I’m wondering if you’ve had similar experiences. Throughout my forty-eight years, I’ve had various individuals try to help me improve myself. The problem? As I reflect back on their “help,” it had everything to do with me becoming like them, which meant me not being me. I don’t think they meant me harm, but rather that they were so convinced that the way they were, extroverted, was the way to be a leader, to be healthy, to be a good person. Why wouldn’t we want to help someone become a better person?
We all struggle with this bias, but in differing ways and maybe degrees. I wonder, because of our differences however, if extroverts don’t struggle even more than we do. As introverts, we are inclined toward being much more introspective, can be quite self-critical and are actually good at poking holes in things that aren’t actually true. Most of us don’t have the tendency to take ourselves too seriously. Many of us struggle not so much with pride per se, but with the flip side, feelings of inferiority. This, I’m convinced, is part and parcel of leaning toward introversion. All of that to say that many extroverts genuinely and sincerely think that their view of the world is the way things ought to be. They are confused by our tendency to introspect, to over-analyze, to be troubled by a world that for us displays ample evidence of brokenness. This sense of things not being as they ought to be often leads us toward thoughts and feelings of sadness or anxiety, negative emotions.

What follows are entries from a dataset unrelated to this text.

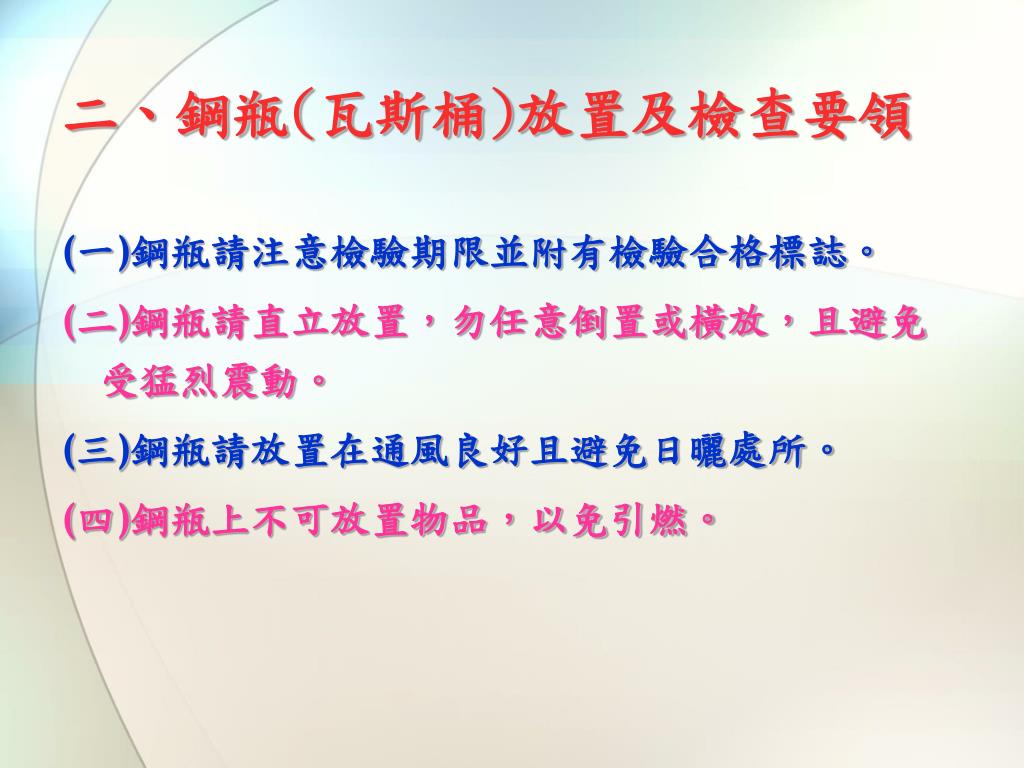 二、鋼瓶(瓦斯桶)放置及檢查要領

(一)鋼瓶請注意檢驗期限並附有檢驗合格標誌。

(二)鋼瓶請直立放置，勿任意倒置或橫放，且避免受猛烈震動。

(三)鋼瓶請放置在通風良好且避免日曬處所。

(四)鋼瓶上不可放置物品，以免引燃。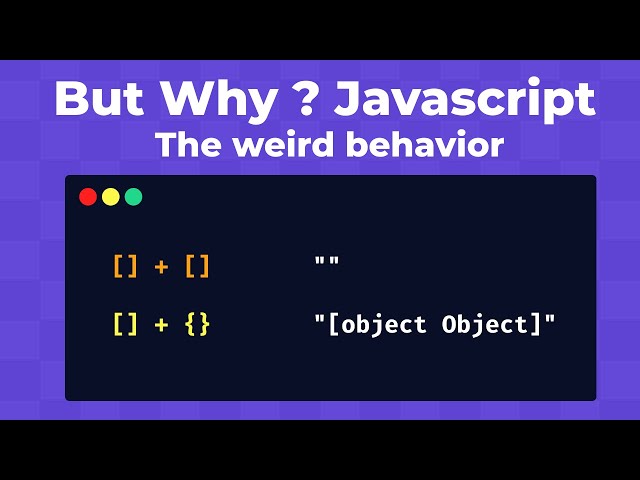 But Why ? Javascript
The weird behavior

[] + []        ""

[] + {}        "[object Object]"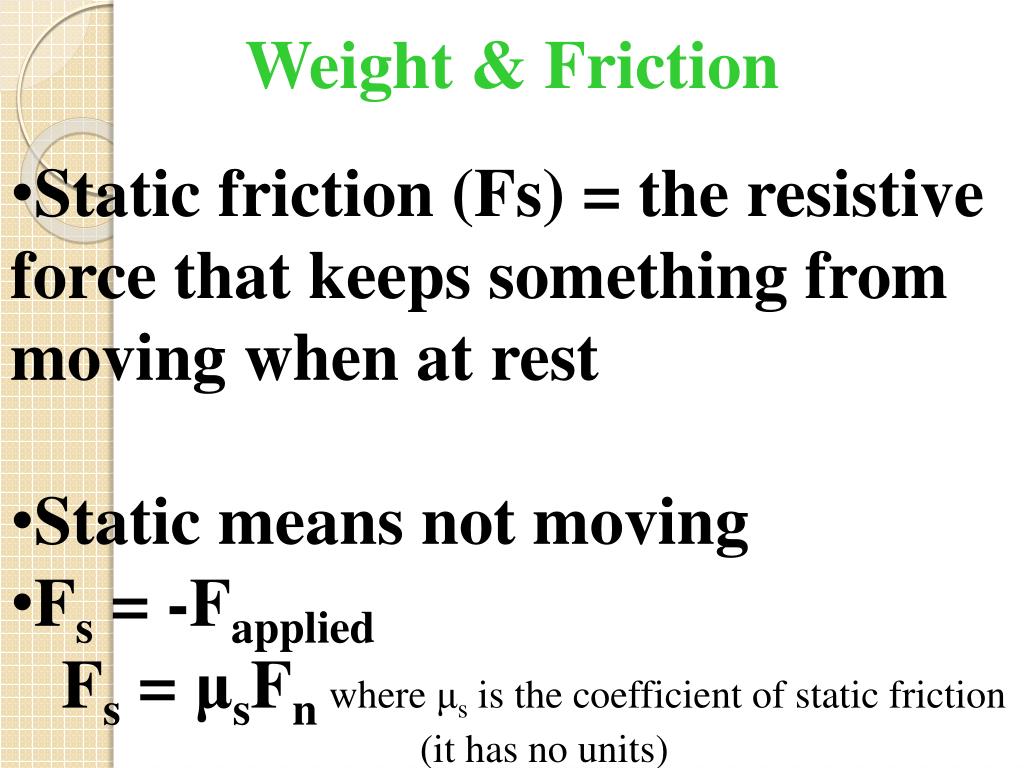 Weight & Friction

•Static friction (Fs) = the resistive force that keeps something from moving when at rest

•Static means not moving
•$F_s = -F_{applied}$
$F_s = \mu_s F_n$ where $\mu_s$ is the coefficient of static friction (it has no units)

They and the culture around them promote happiness as the “good life,” the “happy life.” If people aren’t happy, something is wrong. Thinking too much about the ills of the world (something many of us more introverted people tend to do), tends to take us away from their ultimate good. So, I think they genuinely want to cheer us up, to help us be more successful, to be more assertive and to take what is ours. They want us to stop being sad, sober or serious and be more light-hearted, fun and happy. In short, with the best of intentions perhaps, they want to make us like them. Maybe we remind them in some way of the reality that all of life is most definitely not happy. Perhaps they don’t like the dissonance in them that our presence evokes and seek to reduce it through moving us to their worldview. I think I understand the reasons that they do it.
The reality, however, is that in their attempt to make us whole, they end up telling us that who we are is broken. My contention is that we ought not be trying to make people, of any disposition, into someone they are not. Rather, it seems to me that our aim with those we truly “help” should consist in helping them live out of their own uniqueness and authenticity. For those who have introversion as a part of their internal composition, true help needs to be respectful and reflective of this reality. So, our extroverted friends, bosses and loved ones, we appreciate your attempts to “help” us but please stop “helping” us if that means trying to make us like you. You are potentially “helping” us to death.